KONTAN.CO.ID - Jakarta. Pemerintah Provinsi DKI Jakarta resmi menetapkan tarif layanan Transjabodetabek rute Blok M–Bandara Soekarno-Hatta sebesar Rp 15.000 per perjalanan. Tarif tersebut mulai berlaku pada 1 September 2026.
Penetapan tarif tertuang dalam Keputusan Gubernur (Kepgub) DKI Jakarta Nomor 685 Tahun 2026 tentang Tarif Layanan Angkutan Umum TransBandara Rute Blok M–Bandara Soekarno-Hatta yang ditetapkan pada Jumat (31/7/2026).
Direktur Utama PT Transportasi Jakarta (Transjakarta) Welfizon Yuza mengatakan, tarif tersebut merupakan penetapan tarif resmi setelah layanan beroperasi dalam masa uji coba sejak 12 Maret 2026.
"Sebelum-sebelumnya itu tarifnya masih namanya tarif uji coba. Jadi bukan kenaikan sebenarnya hari ini, tapi penetapan. Jadi penetapan tarif untuk layanan Blok M ke Soekarno-Hatta," ujar Welfizon di Balai Kota DKI Jakarta, Jumat (31/7/2026).
Menurutnya, layanan TransBandara rute Blok M–Bandara Soekarno-Hatta telah mencatat lebih dari 55.000 pengguna setiap bulan selama tiga hingga empat bulan terakhir. Dengan demikian, rata-rata jumlah penumpang mencapai sekitar 1.800 hingga 1.900 orang per hari.
Baca Juga: Klik Edu.jakarta.go.id/kjp/login, Pendataan Calon Penerimaan KJP Plus Tahap II Dibuka
Saat ini, layanan tersebut dioperasikan menggunakan 13 armada bus dengan waktu tunggu (headway) sekitar 20 menit.
Rute Blok M–Bandara Soekarno-Hatta memiliki panjang sekitar 64 kilometer. Welfizon mengungkapkan biaya produksi layanan ini mencapai sekitar Rp 70.000 per orang untuk setiap perjalanan.
Meski demikian, pemerintah menetapkan tarif Rp 15.000 dengan mempertimbangkan berbagai aspek, seperti struktur biaya operasional, kemampuan masyarakat membayar (ability to pay), kesediaan masyarakat membayar (willingness to pay), hingga hasil survei terhadap pengguna.
"Karena kalau kita lihat dari pusat kota ke bandara itu sudah ada beberapa moda, dan ini menjadi alternatif buat masyarakat," katanya.
Tonton: Hilirisasi Sawit Melesat, Lebih dari 80% Ekspor Indonesia Kini Produk Olahan
Sementara itu, Kepala Dinas Perhubungan DKI Jakarta Budi Awaluddin menjelaskan penetapan tarif tersebut juga mempertimbangkan berbagai masukan dari masyarakat dan hasil kajian sejumlah pihak.

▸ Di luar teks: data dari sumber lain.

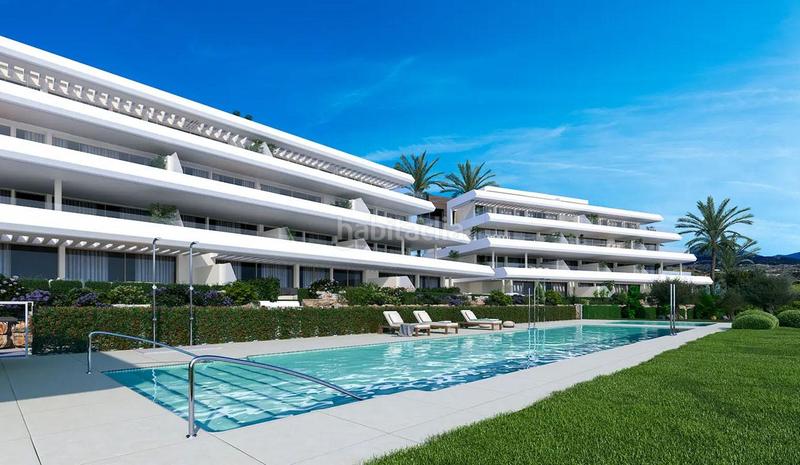 Foto 09567a86-3ed2-4f08-89e4-c351d4eb6dbe. Appartement avec parking piscine dans Buenas Noches Estepona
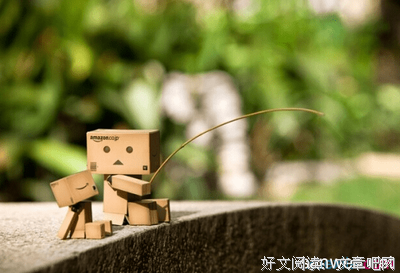 感触的美丽句子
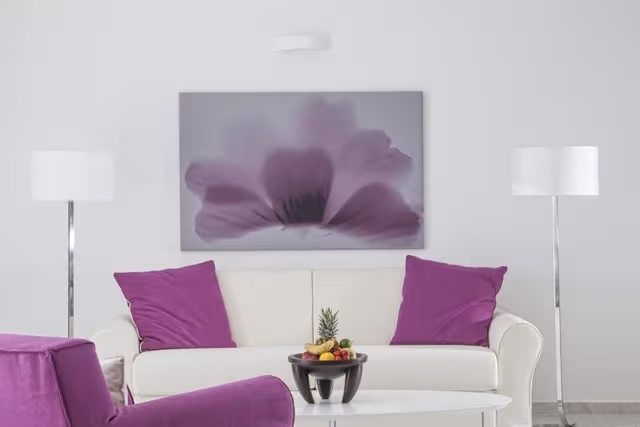SUITE STANDARD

"Berdasarkan masukan tadi penyampaian dari Pak Dirut Transjakarta, dan juga kajian POLAR UI dan Litbang Kompas, termasuk juga dari masyarakat, akademisi, dan juga usulan dari Dewan Transportasi Kota Jakarta, Pak Gubernur mengeluarkan Keputusan Gubernur Nomor 685 Tahun 2026 tentang Tarif Pelayanan Angkutan Umum TransBandara Rute Blok M–Bandara Soekarno-Hatta dengan tarif Rp 15.000," ujarnya.
Budi menegaskan, tarif tersebut hanya berlaku untuk layanan TransBandara rute Blok M–Bandara Soekarno-Hatta dan mulai diterapkan pada 1 September 2026 setelah masa sosialisasi selama satu bulan.
Ia juga menepis anggapan bahwa kebijakan tersebut merupakan kenaikan tarif. Menurutnya, tarif Rp 15.000 merupakan tarif resmi pertama yang ditetapkan setelah layanan beroperasi dengan tarif uji coba sejak diluncurkan.
"Ini bukan kenaikan, ini adalah penetapan, karena sebelumnya belum ditetapkan, kan masa uji coba. Jadi ini adalah tarif penetapan dan tarif dalam rangka perlindungan sosial," tutupnya.